Slowness in Platform

Incident Report for Pipefy

Postmortem

Root Cause

We experienced a performance degradation on our platform due to the inability to scale the environment effectively. The root cause was a shortage of machines to meet the increasing resource demand. This issue stemmed from a capacity shortage with our cloud provider, OCI, which is currently facing high demand for this specific type of machine. Unfortunately, this directly impacted our services.

Resolution

The issue was resolved by manually scaling the environment, which involved adding a different type of machine to the cluster to improve performance.

Action Plan

To prevent similar issues in the future, we have implemented the following measures: Created additional fallback node pools to enhance resource availability and improve scalability. Configured a dedicated alert for resource scarcity to enable faster detection and proactive response. Submitted a request for a medium CPU usage reservation to our cloud provider.

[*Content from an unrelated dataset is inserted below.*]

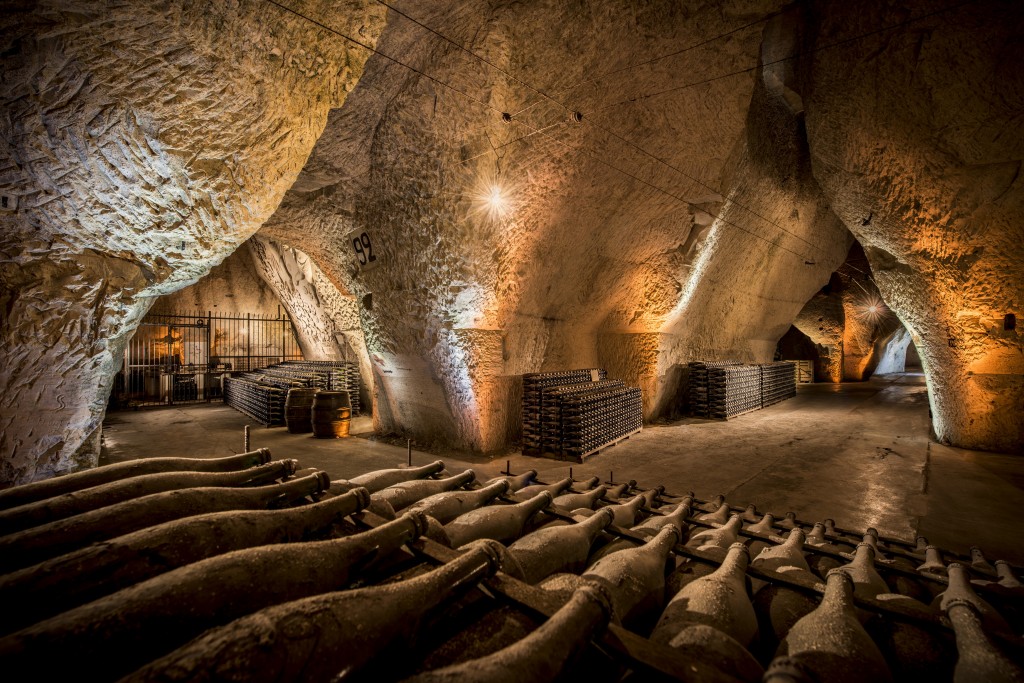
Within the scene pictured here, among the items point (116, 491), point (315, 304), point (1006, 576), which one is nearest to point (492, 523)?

Filed a formal complaint with our Cloud representatives, urging them to address the capacity limitations impacting our services.

We are fully committed to enhancing platform stability and will continue to closely monitor the situation to ensure optimal performance.

Posted Jul 01, 2025 - 19:03 UTC

Resolved

This incident has been resolved.
Posted Jun 25, 2025 - 16:23 UTC

Monitoring

A fix has been implemented and we are monitoring the results.
Posted Jun 25, 2025 - 14:07 UTC

Identified

The issue has been identified and a fix is being implemented.
Posted Jun 25, 2025 - 13:49 UTC

Investigating

We are currently investigating this issue.
Posted Jun 25, 2025 - 13:40 UTC
This incident affected: Application.